I can see he’s trying to get a reaction, but I don’t bite.

“So do you want to get together after work?” he says. “Maybe have a cup of coffee or something? I think we need to talk.”

“Tom, listen,” I begin, but I’m not sure what I want to say. “Nash knows.”

“Maggie, does it really matter? He’s not an idiot. He must have already known you were into me.”

“Into you? I’m not . . . Okay, whatever. That’s not the point.” I think I know the answer, but I ask anyway. “Did you tell Nash?”

“No. No. Not all of it.”

“What part did you tell him?”

“I was trying to break it to him that I wasn’t . . . that I didn’t like him, and before I knew it, I was telling him how much I liked hanging out with you. I started out trying to make him feel better, but I guess it kind of backfired.”

“Yeah, kind of.”

“He’ll get over it, though. Right?”

“Nash was here a few minutes ago. He won’t even talk to me.”

Tom still doesn’t get it.

“Nash is my best friend. He has been for so long that not talking to him feels like I lost an appendage.

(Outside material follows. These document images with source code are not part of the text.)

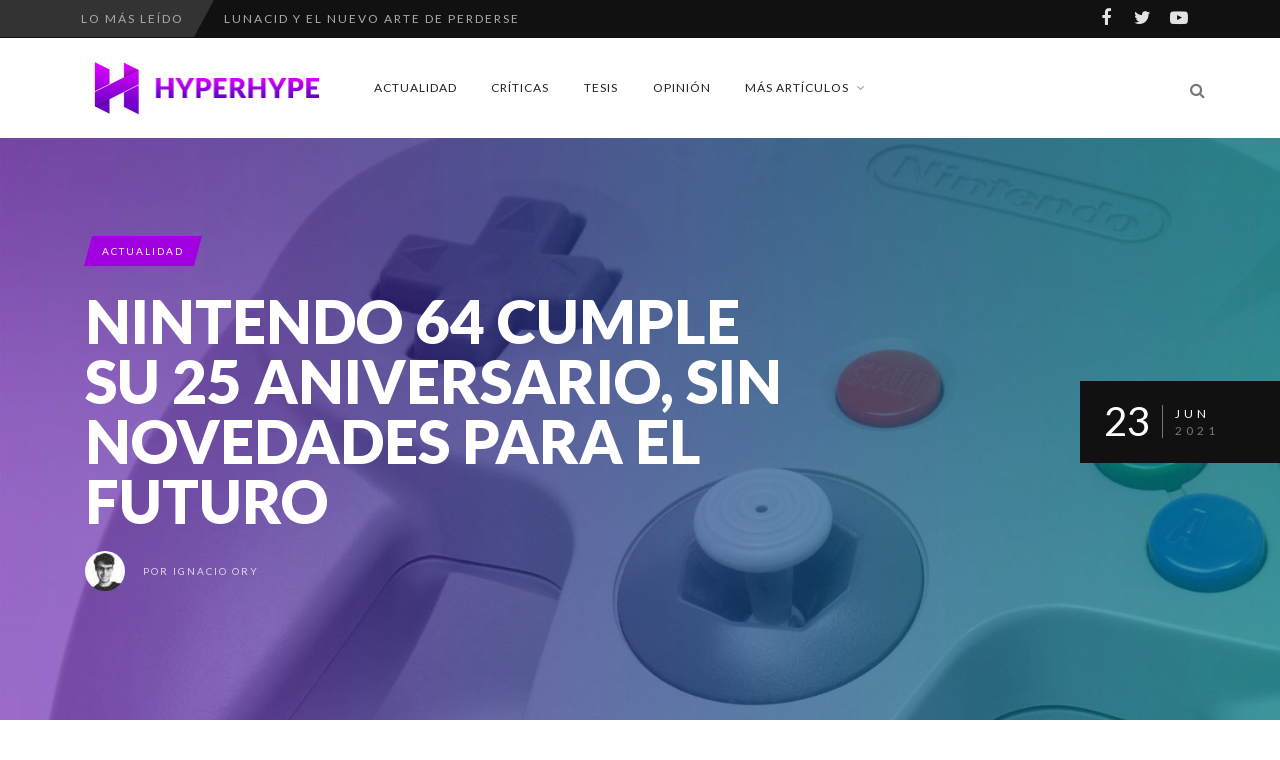

--- FILE ---
content_type: text/html; charset=utf-8
request_url: https://www.google.com/recaptcha/api2/aframe
body_size: 267
content:
<!DOCTYPE HTML><html><head><meta http-equiv="content-type" content="text/html; charset=UTF-8"></head><body><script nonce="BE4fXRYFmj4MkIS-fdujJw">/** Anti-fraud and anti-abuse applications only. See google.com/recaptcha */ try{var clients={'sodar':'https://pagead2.googlesyndication.com/pagead/sodar?'};window.addEventListener("message",function(a){try{if(a.source===window.parent){var b=JSON.parse(a.data);var c=clients[b['id']];if(c){var d=document.createElement('img');d.src=c+b['params']+'&rc='+(localStorage.getItem("rc::a")?sessionStorage.getItem("rc::b"):"");window.document.body.appendChild(d);sessionStorage.setItem("rc::e",parseInt(sessionStorage.getItem("rc::e")||0)+1);localStorage.setItem("rc::h",'1768922089240');}}}catch(b){}});window.parent.postMessage("_grecaptcha_ready", "*");}catch(b){}</script></body></html>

A day without Nash is like a day without . . .” I search for something that communicates how basic Nash’s presence is to me.

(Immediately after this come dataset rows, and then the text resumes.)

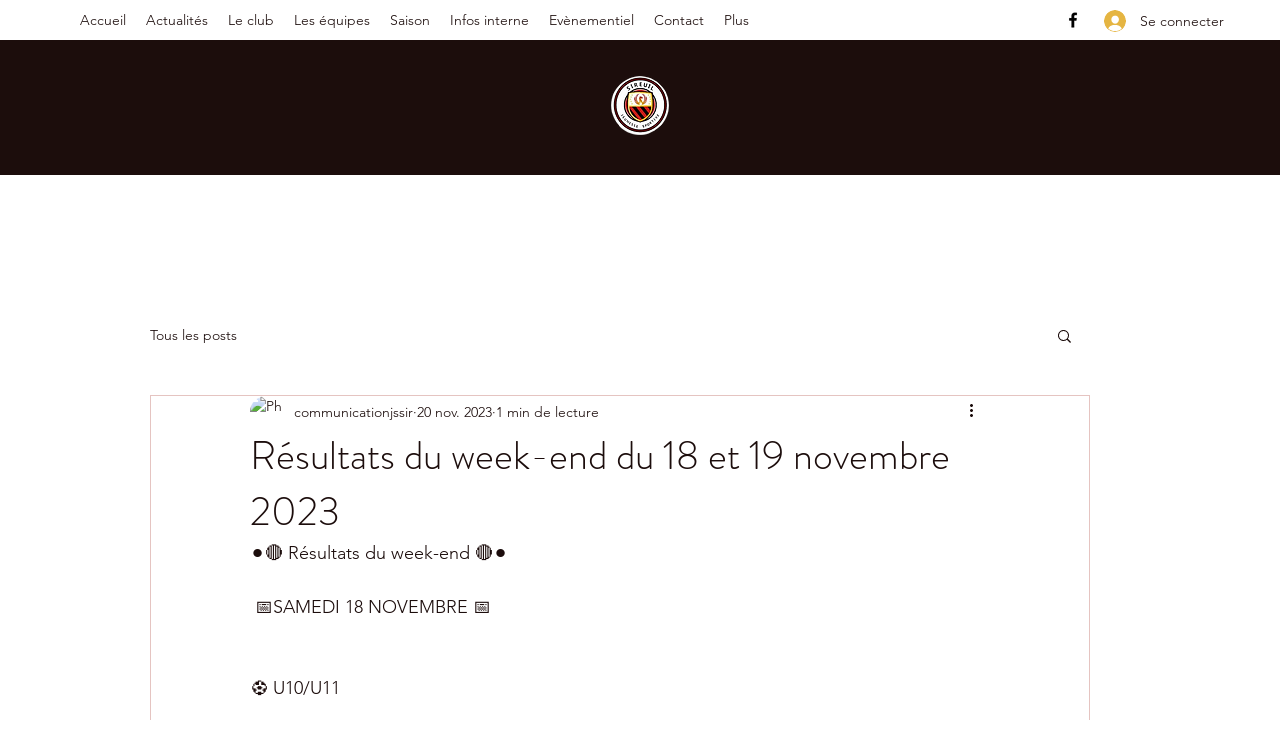

--- FILE ---
content_type: text/css; charset=utf-8
request_url: https://www.jssireuil.fr/_serverless/pro-gallery-css-v4-server/layoutCss?ver=2&id=wqxgb3432-not-scoped&items=3638_2040_1536%7C3690_2048_1536%7C3610_2048_1536%7C3408_2048_1536%7C3376_1600_1204%7C3394_1600_1204&container=1755_740_651_720&options=gallerySizeType:px%7CenableInfiniteScroll:true%7CtitlePlacement:SHOW_ON_HOVER%7CgridStyle:1%7CimageMargin:5%7CgalleryLayout:2%7CisVertical:true%7CnumberOfImagesPerRow:3%7CgallerySizePx:300%7CcubeRatio:1%7CcubeType:fill%7CgalleryThumbnailsAlignment:none
body_size: -146
content:
#pro-gallery-wqxgb3432-not-scoped [data-hook="item-container"][data-idx="0"].gallery-item-container{opacity: 1 !important;display: block !important;transition: opacity .2s ease !important;top: 0px !important;left: 0px !important;right: auto !important;height: 243px !important;width: 243px !important;} #pro-gallery-wqxgb3432-not-scoped [data-hook="item-container"][data-idx="0"] .gallery-item-common-info-outer{height: 100% !important;} #pro-gallery-wqxgb3432-not-scoped [data-hook="item-container"][data-idx="0"] .gallery-item-common-info{height: 100% !important;width: 100% !important;} #pro-gallery-wqxgb3432-not-scoped [data-hook="item-container"][data-idx="0"] .gallery-item-wrapper{width: 243px !important;height: 243px !important;margin: 0 !important;} #pro-gallery-wqxgb3432-not-scoped [data-hook="item-container"][data-idx="0"] .gallery-item-content{width: 243px !important;height: 243px !important;margin: 0px 0px !important;opacity: 1 !important;} #pro-gallery-wqxgb3432-not-scoped [data-hook="item-container"][data-idx="0"] .gallery-item-hover{width: 243px !important;height: 243px !important;opacity: 1 !important;} #pro-gallery-wqxgb3432-not-scoped [data-hook="item-container"][data-idx="0"] .item-hover-flex-container{width: 243px !important;height: 243px !important;margin: 0px 0px !important;opacity: 1 !important;} #pro-gallery-wqxgb3432-not-scoped [data-hook="item-container"][data-idx="0"] .gallery-item-wrapper img{width: 100% !important;height: 100% !important;opacity: 1 !important;} #pro-gallery-wqxgb3432-not-scoped [data-hook="item-container"][data-idx="1"].gallery-item-container{opacity: 1 !important;display: block !important;transition: opacity .2s ease !important;top: 0px !important;left: 248px !important;right: auto !important;height: 243px !important;width: 244px !important;} #pro-gallery-wqxgb3432-not-scoped [data-hook="item-container"][data-idx="1"] .gallery-item-common-info-outer{height: 100% !important;} #pro-gallery-wqxgb3432-not-scoped [data-hook="item-container"][data-idx="1"] .gallery-item-common-info{height: 100% !important;width: 100% !important;} #pro-gallery-wqxgb3432-not-scoped [data-hook="item-container"][data-idx="1"] .gallery-item-wrapper{width: 244px !important;height: 243px !important;margin: 0 !important;} #pro-gallery-wqxgb3432-not-scoped [data-hook="item-container"][data-idx="1"] .gallery-item-content{width: 244px !important;height: 243px !important;margin: 0px 0px !important;opacity: 1 !important;} #pro-gallery-wqxgb3432-not-scoped [data-hook="item-container"][data-idx="1"] .gallery-item-hover{width: 244px !important;height: 243px !important;opacity: 1 !important;} #pro-gallery-wqxgb3432-not-scoped [data-hook="item-container"][data-idx="1"] .item-hover-flex-container{width: 244px !important;height: 243px !important;margin: 0px 0px !important;opacity: 1 !important;} #pro-gallery-wqxgb3432-not-scoped [data-hook="item-container"][data-idx="1"] .gallery-item-wrapper img{width: 100% !important;height: 100% !important;opacity: 1 !important;} #pro-gallery-wqxgb3432-not-scoped [data-hook="item-container"][data-idx="2"].gallery-item-container{opacity: 1 !important;display: block !important;transition: opacity .2s ease !important;top: 0px !important;left: 497px !important;right: auto !important;height: 243px !important;width: 243px !important;} #pro-gallery-wqxgb3432-not-scoped [data-hook="item-container"][data-idx="2"] .gallery-item-common-info-outer{height: 100% !important;} #pro-gallery-wqxgb3432-not-scoped [data-hook="item-container"][data-idx="2"] .gallery-item-common-info{height: 100% !important;width: 100% !important;} #pro-gallery-wqxgb3432-not-scoped [data-hook="item-container"][data-idx="2"] .gallery-item-wrapper{width: 243px !important;height: 243px !important;margin: 0 !important;} #pro-gallery-wqxgb3432-not-scoped [data-hook="item-container"][data-idx="2"] .gallery-item-content{width: 243px !important;height: 243px !important;margin: 0px 0px !important;opacity: 1 !important;} #pro-gallery-wqxgb3432-not-scoped [data-hook="item-container"][data-idx="2"] .gallery-item-hover{width: 243px !important;height: 243px !important;opacity: 1 !important;} #pro-gallery-wqxgb3432-not-scoped [data-hook="item-container"][data-idx="2"] .item-hover-flex-container{width: 243px !important;height: 243px !important;margin: 0px 0px !important;opacity: 1 !important;} #pro-gallery-wqxgb3432-not-scoped [data-hook="item-container"][data-idx="2"] .gallery-item-wrapper img{width: 100% !important;height: 100% !important;opacity: 1 !important;} #pro-gallery-wqxgb3432-not-scoped [data-hook="item-container"][data-idx="3"]{display: none !important;} #pro-gallery-wqxgb3432-not-scoped [data-hook="item-container"][data-idx="4"]{display: none !important;} #pro-gallery-wqxgb3432-not-scoped [data-hook="item-container"][data-idx="5"]{display: none !important;} #pro-gallery-wqxgb3432-not-scoped .pro-gallery-prerender{height:491px !important;}#pro-gallery-wqxgb3432-not-scoped {height:491px !important; width:740px !important;}#pro-gallery-wqxgb3432-not-scoped .pro-gallery-margin-container {height:491px !important;}#pro-gallery-wqxgb3432-not-scoped .pro-gallery {height:491px !important; width:740px !important;}#pro-gallery-wqxgb3432-not-scoped .pro-gallery-parent-container {height:491px !important; width:745px !important;}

“Is like a day without drama?” Tom offers.

It’s the first really snarky thing I’ve heard him say. I want to congratulate him on shedding the nice-guy thing for once, but my loyalty to Nash won’t let me.

“He’s really not like that,” I mumble.

“Could have fooled me.” Tom shoves the record he’s holding back into the bin. “I don’t get it. I’m not gay. I would never have liked Nash in that way. I think he’s cool and all, but I don’t really understand what that has to do with us.” Tom puts his hands on his head and kicks a bin of sale records near the counter.

“Hey! Gentle with the merchandise!” Quinn says.

Tom takes a deep breath. “Sorry. I honestly don’t know what the big deal is, Maggie. All I know is I like being friends with you. Can’t we keep hanging out like we have been? You know, just as friends?”

“Just friends?” My skin goes cold, then hot, and I grab the counter, clutching it until my knuckles whiten. I knew this was probably coming, but it stings all the same.